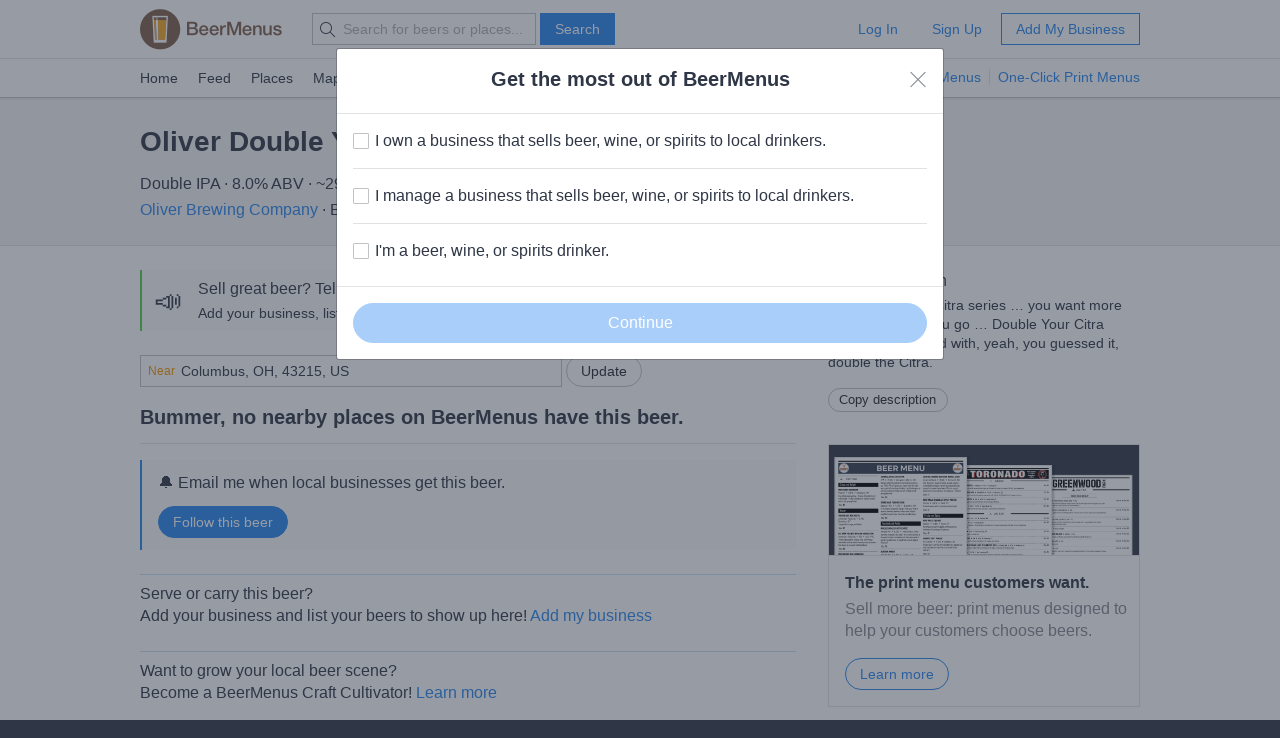

--- FILE ---
content_type: text/html; charset=utf-8
request_url: https://www.beermenus.com/api/internal/structured_data/beer/491531
body_size: 654
content:
<script type="application/ld+json">
  {"@context":"https://schema.org","@type":"Product","name":"Oliver Double Your Citra !","description":"The latest in the Citra series ... you want more Citra, well here you go ... Double Your Citra double dry hopped with, yeah, you guessed it, double the Citra.","sku":"beer-491531","mpn":"https://www.beermenus.com/beers/491531-oliver-double-your-citra","image":null,"offers":{},"brand":{"@type":"Thing","name":"Oliver Brewing Company"}}
</script>

--- FILE ---
content_type: text/plain; charset=utf-8
request_url: https://www.beermenus.com/api/internal/tokens
body_size: 401
content:
eyJraWQiOiJLWFJRMzVZUDVLIiwiYWxnIjoiRVMyNTYifQ.eyJleHAiOjE3Njk1NDQ3OTQsImlhdCI6MTc2OTU0NDE5NCwiaXNzIjoiRVA1VUc3QUpEQyIsIm9yaWdpbiI6Imh0dHBzOi8vd3d3LmJlZXJtZW51cy5jb20ifQ.zJ9W0RS1CiFK-6qoo7SSBXP7on6fz3mLpTz7RuO_A5itSLLV8o2RcFhfnOs02W4cqANs63ulW6qHRC3zIdk1Fw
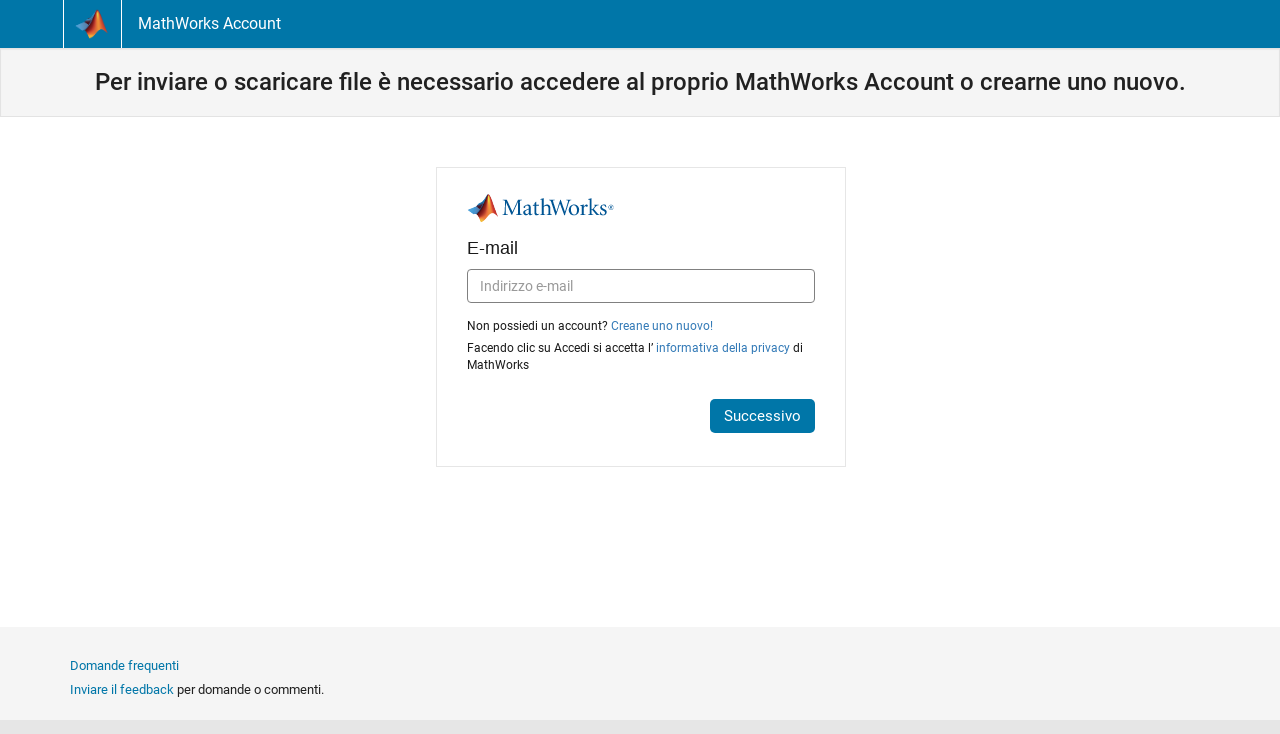

--- FILE ---
content_type: text/css
request_url: https://login.mathworks.com/embedded-login/css/web/web_1.0.css?id=20251210
body_size: 913
content:
/* Forms */
.form_content_container { padding-top: 0; bottom: 0; left: auto; overflow-x: visible; overflow-y: visible; position: relative; right: auto; top: auto; }
.form_content_container .form_content { padding-top: 0; margin: 0; bottom: auto; left: auto; overflow-y: visible; position: relative; right: auto; top: auto; }

.form-group { margin-bottom: 15px; }
.form-control { height: 34px; padding: 6px 12px; border-radius: 4px; box-shadow: inset 0 1px 1px rgba(0,0,0,0.075); }

.form_actions { height: auto; padding: 15px 0px 0px 0px; border-top: none; bottom: auto; left: auto; overflow: visible; position: relative; right: auto; }


	/* Form: Alerts */
	.alert { padding: 10px 8px 10px 42px; margin-bottom: 15px; }
	.alert .alert_icon { margin: -5px 0 0 -34px; font-size: 24px !important; }

	.has-feedback label.sr-only ~ .form-control-feedback,
	.form-control-feedback, .has-feedback label ~ .form-control-feedback { top: 0; }

.h3 { margin: 0 0 10px; }
html body { padding: 0; }

--- FILE ---
content_type: application/x-javascript;charset=utf-8
request_url: https://smetrics.mathworks.com/id?d_visid_ver=5.2.0&d_fieldgroup=A&mcorgid=B1441C8B533095C00A490D4D%40AdobeOrg&mid=42743064347512672105039063918098594646&ts=1768388644218
body_size: -34
content:
{"mid":"42743064347512672105039063918098594646"}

§

* Work request *
Nothing but the lines from the start of the records above through the line with "34px; padding: 6px" should be retyped, each exactly as written; leave out all pictures.

* Completed task *
--- FILE ---
content_type: text/html; charset=utf-8
request_url: https://www.beermenus.com/api/internal/structured_data/beer/491531
body_size: 654
content:
<script type="application/ld+json">
  {"@context":"https://schema.org","@type":"Product","name":"Oliver Double Your Citra !","description":"The latest in the Citra series ... you want more Citra, well here you go ... Double Your Citra double dry hopped with, yeah, you guessed it, double the Citra.","sku":"beer-491531","mpn":"https://www.beermenus.com/beers/491531-oliver-double-your-citra","image":null,"offers":{},"brand":{"@type":"Thing","name":"Oliver Brewing Company"}}
</script>

--- FILE ---
content_type: text/plain; charset=utf-8
request_url: https://www.beermenus.com/api/internal/tokens
body_size: 401
content:
eyJraWQiOiJLWFJRMzVZUDVLIiwiYWxnIjoiRVMyNTYifQ.eyJleHAiOjE3Njk1NDQ3OTQsImlhdCI6MTc2OTU0NDE5NCwiaXNzIjoiRVA1VUc3QUpEQyIsIm9yaWdpbiI6Imh0dHBzOi8vd3d3LmJlZXJtZW51cy5jb20ifQ.zJ9W0RS1CiFK-6qoo7SSBXP7on6fz3mLpTz7RuO_A5itSLLV8o2RcFhfnOs02W4cqANs63ulW6qHRC3zIdk1Fw

--- FILE ---
content_type: text/css
request_url: https://login.mathworks.com/embedded-login/css/web/web_1.0.css?id=20251210
body_size: 913
content:
/* Forms */
.form_content_container { padding-top: 0; bottom: 0; left: auto; overflow-x: visible; overflow-y: visible; position: relative; right: auto; top: auto; }
.form_content_container .form_content { padding-top: 0; margin: 0; bottom: auto; left: auto; overflow-y: visible; position: relative; right: auto; top: auto; }

.form-group { margin-bottom: 15px; }
.form-control { height: 34px; padding: 6px 12px; border-radius: 4px; box-shadow: inset 0 1px 1px rgba(0,0,0,0.075); }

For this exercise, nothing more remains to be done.